Patrick Karhan

Personal information
- Date of birth: 19 June 2003 (age 23)
- Place of birth: Wolfsburg, Germany
- Height: 1.85 m (6 ft 1 in)
- Positions: Centre-back; defensive midfielder;

Team information
- Current team: Skalica (on loan from Spartak Trnava)
- Number: 6

Youth career
- 2010–2021: Spartak Trnava

Senior career*
- Years: Team / Apps / (Gls)
- 2021–: Spartak Trnava / 26 / (0)
- 2023–2024: → Dynamo Malženice (loan) / 29 / (1)
- 2026–: → Skalica (loan) / 9 / (0)

International career
- Slovakia U17
- Slovakia U18

= Patrick Karhan =

Slovak youth international footballer

Patrick Karhan (born 19 June 2003) is a Slovak footballer who plays for Skalica, on loan from Spartak Trnava, as a centre-back or defensive midfielder.

==Club career==
===Spartak Trnava===
Karhan made his Fortuna Liga debut for Spartak Trnava in a home fixture at Štadión Antona Malatinského on 2 May 2021 in a traditional derby against Slovan Bratislava. He came on in the 86th minute to replace Martin Bukata with the score set at 3-0, following two penalty goals by Milan Ristovski and a second-half strike by Bamidele Yusuf. Less than two minutes into his debut, Karhan was involved in an in-play incident with Bulgarian international Vasil Bozhikov during an attempt to header the ball. Karhan had struck Bozhikov, who suffered an injury and had to be taken off the pitch. Subsequently, Erik Gemzický had awarded Karhan with a red card. This foul was judged as a youthful over-motivation or inexperienced misjudgment after the match by the media.
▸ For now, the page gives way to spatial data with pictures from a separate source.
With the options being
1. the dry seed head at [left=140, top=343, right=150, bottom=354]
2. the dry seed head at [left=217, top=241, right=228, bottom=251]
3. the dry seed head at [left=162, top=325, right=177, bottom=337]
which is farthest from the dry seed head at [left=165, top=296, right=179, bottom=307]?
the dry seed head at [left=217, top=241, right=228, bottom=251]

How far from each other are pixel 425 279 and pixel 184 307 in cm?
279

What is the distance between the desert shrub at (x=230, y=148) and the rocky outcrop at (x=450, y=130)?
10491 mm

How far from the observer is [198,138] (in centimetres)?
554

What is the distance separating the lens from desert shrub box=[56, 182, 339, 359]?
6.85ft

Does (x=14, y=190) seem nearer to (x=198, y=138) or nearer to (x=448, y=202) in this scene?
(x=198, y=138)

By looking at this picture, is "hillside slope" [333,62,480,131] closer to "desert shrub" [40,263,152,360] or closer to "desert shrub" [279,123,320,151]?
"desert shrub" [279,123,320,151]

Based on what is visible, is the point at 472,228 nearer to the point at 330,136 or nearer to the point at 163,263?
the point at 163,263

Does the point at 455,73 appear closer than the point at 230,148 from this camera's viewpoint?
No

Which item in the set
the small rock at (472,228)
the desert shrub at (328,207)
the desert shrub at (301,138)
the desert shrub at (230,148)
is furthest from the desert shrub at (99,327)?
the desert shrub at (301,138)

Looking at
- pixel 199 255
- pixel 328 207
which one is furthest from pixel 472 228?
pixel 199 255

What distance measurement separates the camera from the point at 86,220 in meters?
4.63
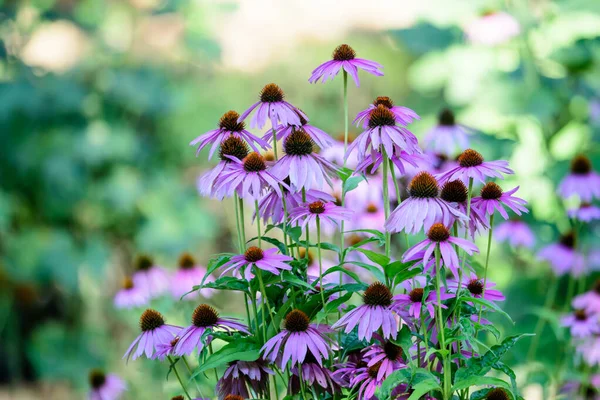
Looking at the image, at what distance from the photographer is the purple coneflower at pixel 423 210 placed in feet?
2.15

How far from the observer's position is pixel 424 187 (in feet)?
2.20

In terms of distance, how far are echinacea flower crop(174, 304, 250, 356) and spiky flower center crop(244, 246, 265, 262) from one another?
0.08 meters

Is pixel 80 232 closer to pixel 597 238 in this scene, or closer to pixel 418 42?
pixel 418 42

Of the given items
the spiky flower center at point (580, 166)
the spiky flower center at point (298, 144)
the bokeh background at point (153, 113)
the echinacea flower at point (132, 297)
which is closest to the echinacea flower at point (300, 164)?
the spiky flower center at point (298, 144)

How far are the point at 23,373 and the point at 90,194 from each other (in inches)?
33.7

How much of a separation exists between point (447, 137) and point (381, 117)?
3.02 ft

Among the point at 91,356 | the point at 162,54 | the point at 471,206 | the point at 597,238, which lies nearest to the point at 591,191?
the point at 597,238

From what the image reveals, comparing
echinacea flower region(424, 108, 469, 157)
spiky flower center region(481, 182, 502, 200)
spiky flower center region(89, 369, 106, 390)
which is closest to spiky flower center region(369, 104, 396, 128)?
spiky flower center region(481, 182, 502, 200)

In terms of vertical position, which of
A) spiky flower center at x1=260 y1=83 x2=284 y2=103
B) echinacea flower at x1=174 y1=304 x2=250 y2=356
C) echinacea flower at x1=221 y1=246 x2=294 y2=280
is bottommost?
echinacea flower at x1=174 y1=304 x2=250 y2=356

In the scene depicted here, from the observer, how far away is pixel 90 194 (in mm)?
2984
The result meant that Slovan was denied the opportunity to celebrate title retention.

In June 2022, Karhan signed his first professional contract with Spartak along with Marek Ujlaky, whose father Marek played over 400 matches for Spartak and collected caps for Slovakia. Both players were to succeed their fathers in their careers and serve as a motivation for other academy players of Spartak Trnava, according to club president Peter Macho.

On 31st July, 2024 Patrick Karhan scored his first goal for Spartak in a 3:0 win against FK Sarajevo in the second round of qualification in the UEFA Conference League, coming on as a substitute for Roman Procházka.

On 27 August 2025, Karhan signed a new contract valid until 2027 with Spartak.

==Personal life==
Karhan was born in Wolfsburg, Germany. Karhan is the son of Miroslav Karhan, who managed Spartak Trnava and played over 200 matches for them, featured in over 280 matches in the Bundesliga, while playing for Wolfsburg and Mainz 05 and was the first player to collect 100 caps for the Slovak national team (107 in total), holding the record for the most capped player until it was beaten by Marek Hamšík in 2018. He also has a younger brother named Alex Thomas.
He studied high school at a sports gymnasium in Trnava.